Мама исчезла из моих снов на многие десятилетия, хотя продолжала жить в портрете, как я уже писала, и появлялась невидимо в дни моего рождения. Хорошо помню, как я ехала в Москве по Ленинскому проспекту, возвращаясь из Института кристаллографии. Мысли мои были заняты только что произошедшим разговором с академиком Николаем Андреевичем Киселевым, специалистом по электронной микроскопии. Вдруг, недоезжая Октябрьской площади, где раньше был магазин «Мелодия», я ощутила, что мама сидит на заднем сиденье. Ее присутствие было столь ощутимо, что я заговорила с ней.
– Родная моя, – сказала я, – откуда ты? Почему сейчас? Что случилось?
И только после поворота на Садовое кольцо, когда мама исчезла, я вспомнила: да сегодня же 25 февраля – день моего рождения.
Не знаю, явится ли папа еще или исчез навсегда, ведь ждать еще с десяток лет я уже вряд ли смогу. Но вот эти письма, порядка тридцати, написанные папой мне, воскрешают последние шесть лет…
…Моему отцу 77 лет. Я вижу, как он, надев генеральский мундир, ходит хлопотать насчет квартиры. С напряженным взглядом спускается на лифте, выходит из парадного, но он уже не передергивает в нетерпении плечом, не шагает быстро, легко и уверенно. Идет старый человек, он спешит на трамвай. Потом медленно, чуть хриплым голосом (эмфизема легких) объясняет свое положение после смерти мамы: жить один не может, нужна большая квартира, чтобы жить вместе с сыном. …Или, аккуратно зачесав назад редкие седые волосы, надев прекрасно сшитый костюм, едет в редакцию или в Министерство здравоохранения и там, улыбаясь, с несколько растерянным, но так же напряженным взглядом, ведет переговоры насчет издания книги, насчет создания Парка-музея Пирогова… Дома пишет мне письма… Ходит в банк – пересылает мне деньги… Мамы не стало. Обвалилась прежняя жизнь. Началось другое – другие соседи, другой дом, другая комната… По вечерам на новой квартире зажигается свет настольной зеленой лампы в окне девятого этажа, в окне, которое я, приезжая в Софию в последующие годы, безошибочно с первого взгляда нахожу среди множества других. Папа живет.
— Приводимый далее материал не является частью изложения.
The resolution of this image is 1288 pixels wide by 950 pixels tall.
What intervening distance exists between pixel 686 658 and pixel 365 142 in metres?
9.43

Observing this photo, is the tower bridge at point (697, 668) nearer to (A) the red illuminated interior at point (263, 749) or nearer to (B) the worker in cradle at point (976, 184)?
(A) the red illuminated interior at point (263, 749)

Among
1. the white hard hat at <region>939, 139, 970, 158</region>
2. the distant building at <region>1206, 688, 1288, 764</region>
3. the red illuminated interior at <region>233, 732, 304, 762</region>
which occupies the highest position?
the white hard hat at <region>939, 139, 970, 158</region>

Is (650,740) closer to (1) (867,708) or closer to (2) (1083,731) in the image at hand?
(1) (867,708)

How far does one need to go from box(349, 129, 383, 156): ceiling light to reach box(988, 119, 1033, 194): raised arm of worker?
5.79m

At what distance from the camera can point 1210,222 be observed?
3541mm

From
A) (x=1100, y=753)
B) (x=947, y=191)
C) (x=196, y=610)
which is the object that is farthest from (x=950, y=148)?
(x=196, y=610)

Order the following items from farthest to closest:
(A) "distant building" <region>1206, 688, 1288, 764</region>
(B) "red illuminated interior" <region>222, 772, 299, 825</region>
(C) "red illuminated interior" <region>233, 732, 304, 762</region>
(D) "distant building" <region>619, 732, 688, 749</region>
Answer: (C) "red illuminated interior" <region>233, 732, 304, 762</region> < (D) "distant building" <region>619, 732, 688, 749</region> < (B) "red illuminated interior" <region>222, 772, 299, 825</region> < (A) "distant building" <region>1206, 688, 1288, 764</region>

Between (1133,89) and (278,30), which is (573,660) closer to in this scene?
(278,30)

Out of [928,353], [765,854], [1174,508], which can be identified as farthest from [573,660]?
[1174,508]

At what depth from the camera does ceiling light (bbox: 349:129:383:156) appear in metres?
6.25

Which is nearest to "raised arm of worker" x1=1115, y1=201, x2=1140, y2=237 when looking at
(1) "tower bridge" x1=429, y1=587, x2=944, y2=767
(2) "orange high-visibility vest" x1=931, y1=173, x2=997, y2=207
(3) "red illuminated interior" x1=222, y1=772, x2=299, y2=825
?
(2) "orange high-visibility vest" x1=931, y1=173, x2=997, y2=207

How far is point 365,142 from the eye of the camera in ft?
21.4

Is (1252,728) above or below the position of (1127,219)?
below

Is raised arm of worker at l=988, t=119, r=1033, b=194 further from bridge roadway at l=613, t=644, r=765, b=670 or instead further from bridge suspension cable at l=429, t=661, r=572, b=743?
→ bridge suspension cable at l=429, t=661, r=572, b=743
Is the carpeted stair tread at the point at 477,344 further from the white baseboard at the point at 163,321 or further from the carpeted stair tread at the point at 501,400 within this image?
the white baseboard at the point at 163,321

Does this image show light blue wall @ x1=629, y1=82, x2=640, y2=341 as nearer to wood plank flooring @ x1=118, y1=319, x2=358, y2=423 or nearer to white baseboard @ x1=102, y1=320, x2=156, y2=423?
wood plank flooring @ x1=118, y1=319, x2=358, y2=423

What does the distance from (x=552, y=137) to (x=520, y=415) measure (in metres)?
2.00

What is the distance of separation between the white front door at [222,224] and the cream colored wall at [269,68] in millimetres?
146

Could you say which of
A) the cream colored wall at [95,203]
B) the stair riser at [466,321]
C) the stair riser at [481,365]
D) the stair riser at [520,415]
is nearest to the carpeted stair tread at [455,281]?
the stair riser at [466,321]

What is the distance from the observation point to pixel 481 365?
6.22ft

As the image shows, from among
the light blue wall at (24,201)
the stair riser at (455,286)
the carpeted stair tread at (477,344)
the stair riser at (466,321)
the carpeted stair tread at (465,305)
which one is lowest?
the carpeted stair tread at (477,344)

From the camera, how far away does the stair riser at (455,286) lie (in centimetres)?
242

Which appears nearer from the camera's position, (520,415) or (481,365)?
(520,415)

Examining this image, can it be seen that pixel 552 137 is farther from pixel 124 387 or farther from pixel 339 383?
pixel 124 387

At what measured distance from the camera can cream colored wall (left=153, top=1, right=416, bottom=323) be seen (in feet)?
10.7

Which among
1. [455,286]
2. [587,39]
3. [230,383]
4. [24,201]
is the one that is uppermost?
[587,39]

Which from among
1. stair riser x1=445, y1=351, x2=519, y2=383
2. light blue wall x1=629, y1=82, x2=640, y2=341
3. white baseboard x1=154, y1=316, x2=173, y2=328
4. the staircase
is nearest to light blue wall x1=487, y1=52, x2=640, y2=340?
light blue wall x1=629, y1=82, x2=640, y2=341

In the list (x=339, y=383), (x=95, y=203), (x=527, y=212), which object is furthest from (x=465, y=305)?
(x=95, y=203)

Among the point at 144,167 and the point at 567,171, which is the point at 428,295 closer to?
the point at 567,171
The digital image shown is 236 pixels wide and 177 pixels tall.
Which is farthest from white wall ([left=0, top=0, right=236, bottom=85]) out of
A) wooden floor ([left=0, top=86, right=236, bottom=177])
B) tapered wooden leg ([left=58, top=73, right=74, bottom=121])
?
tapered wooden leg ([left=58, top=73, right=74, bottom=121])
Я привожу отрывки из папиных писем, полученных после его отъезда из Черноголовки в Болгарию, – знаю, что лучше я не напишу.
26.5. 80
Здравствуй, Инга, в Киеве неожиданно меня встретили Леля, Гриша, Горик, Игорь с женою и Славина дочь. Они засыпали меня тюльпанами, а Леля дала мне килограмм котлет горячих. Котлеты я съел до Софии, а твою курицу выбросил, а красные тюльпаны положил на могилу мамы еще 18-го…
В Софии меня встретили Вова, Таня и Здравко. Пока они спят у меня, а Вова приносит мне кушать из хорошей столовой.
Насчет квартиры: военные отказали – нет у них больших квартир и пр. Теперь я подаю заявление на получение 4–х комнатной квартиры в высотном здании, что напротив Вовиной квартиры…
7.6. 80
Здравствуй, дорогая Ингочка…
За три недели я был три раза на кладбище – один раз с Норой, два раза с Вовой и Таней.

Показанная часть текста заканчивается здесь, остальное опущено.